- [Given problem] Go through the data below and copy it exactly, skipping every picture.

- [Input material]
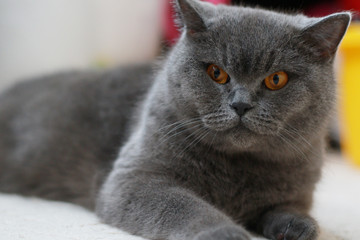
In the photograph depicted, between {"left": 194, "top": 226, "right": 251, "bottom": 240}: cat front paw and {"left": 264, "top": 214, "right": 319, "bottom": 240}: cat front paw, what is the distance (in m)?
0.23

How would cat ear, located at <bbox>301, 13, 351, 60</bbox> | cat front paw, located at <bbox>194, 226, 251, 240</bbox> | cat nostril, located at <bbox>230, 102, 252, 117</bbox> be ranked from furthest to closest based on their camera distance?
cat ear, located at <bbox>301, 13, 351, 60</bbox> → cat nostril, located at <bbox>230, 102, 252, 117</bbox> → cat front paw, located at <bbox>194, 226, 251, 240</bbox>

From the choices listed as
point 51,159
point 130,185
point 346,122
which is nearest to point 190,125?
point 130,185

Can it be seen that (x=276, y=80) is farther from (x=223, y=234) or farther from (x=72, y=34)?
(x=72, y=34)

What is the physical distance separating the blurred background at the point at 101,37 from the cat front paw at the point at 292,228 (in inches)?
53.7

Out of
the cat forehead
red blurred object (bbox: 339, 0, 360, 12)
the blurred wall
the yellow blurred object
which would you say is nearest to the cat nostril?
the cat forehead

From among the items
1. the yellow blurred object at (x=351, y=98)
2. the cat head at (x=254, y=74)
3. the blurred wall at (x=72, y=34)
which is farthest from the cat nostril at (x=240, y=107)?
the yellow blurred object at (x=351, y=98)

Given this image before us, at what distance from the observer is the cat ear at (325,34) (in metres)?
1.34

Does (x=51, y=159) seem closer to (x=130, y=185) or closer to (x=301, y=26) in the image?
(x=130, y=185)

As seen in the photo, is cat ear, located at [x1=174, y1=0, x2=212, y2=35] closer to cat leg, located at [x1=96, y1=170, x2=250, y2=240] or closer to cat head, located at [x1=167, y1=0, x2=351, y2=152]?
cat head, located at [x1=167, y1=0, x2=351, y2=152]

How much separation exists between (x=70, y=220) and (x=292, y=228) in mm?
681

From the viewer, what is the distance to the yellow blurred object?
9.67 ft

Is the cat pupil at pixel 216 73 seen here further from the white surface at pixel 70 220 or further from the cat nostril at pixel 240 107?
the white surface at pixel 70 220

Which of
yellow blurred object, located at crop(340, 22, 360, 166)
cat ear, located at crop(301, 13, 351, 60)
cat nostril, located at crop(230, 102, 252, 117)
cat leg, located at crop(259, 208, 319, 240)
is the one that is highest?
cat ear, located at crop(301, 13, 351, 60)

- [Full response]
In the photograph depicted, between {"left": 194, "top": 226, "right": 251, "bottom": 240}: cat front paw and {"left": 264, "top": 214, "right": 319, "bottom": 240}: cat front paw, what is the distance (in m)?
0.23

How would cat ear, located at <bbox>301, 13, 351, 60</bbox> | cat front paw, located at <bbox>194, 226, 251, 240</bbox> | cat nostril, located at <bbox>230, 102, 252, 117</bbox> be ranked from furthest to closest based on their camera distance?
cat ear, located at <bbox>301, 13, 351, 60</bbox> → cat nostril, located at <bbox>230, 102, 252, 117</bbox> → cat front paw, located at <bbox>194, 226, 251, 240</bbox>

From the choices listed as
point 51,159
point 130,185
point 346,122
which is nearest to point 190,125?
point 130,185

Can it be seen that (x=276, y=80) is farther from (x=223, y=234) or farther from (x=72, y=34)?
(x=72, y=34)

What is the physical distance separating the blurred background at the point at 101,37 from the cat front paw at the point at 292,228 (in inches)?
53.7

Out of
the cat forehead
red blurred object (bbox: 339, 0, 360, 12)
the blurred wall
the yellow blurred object
which would you say is nearest to the cat nostril?
the cat forehead

From among the items
1. the yellow blurred object at (x=351, y=98)
2. the cat head at (x=254, y=74)
3. the blurred wall at (x=72, y=34)
which is farthest from the cat nostril at (x=240, y=107)?
the yellow blurred object at (x=351, y=98)

Given this image before us, at what distance from the observer is the cat ear at (325,34) (in metres)?
1.34

Does (x=51, y=159) seem closer to (x=130, y=185) or closer to (x=301, y=26) in the image?
(x=130, y=185)

As seen in the photo, is cat ear, located at [x1=174, y1=0, x2=212, y2=35] closer to cat leg, located at [x1=96, y1=170, x2=250, y2=240] or closer to cat head, located at [x1=167, y1=0, x2=351, y2=152]?
cat head, located at [x1=167, y1=0, x2=351, y2=152]

How much separation exists between (x=70, y=220) and (x=292, y=228) in mm?
681

From the viewer, what is the distance to the yellow blurred object?
9.67 ft

Is the cat pupil at pixel 216 73 seen here further from the white surface at pixel 70 220 or further from the cat nostril at pixel 240 107?
the white surface at pixel 70 220

Which of
yellow blurred object, located at crop(340, 22, 360, 166)
cat ear, located at crop(301, 13, 351, 60)
cat nostril, located at crop(230, 102, 252, 117)
cat leg, located at crop(259, 208, 319, 240)
is the one that is highest?
cat ear, located at crop(301, 13, 351, 60)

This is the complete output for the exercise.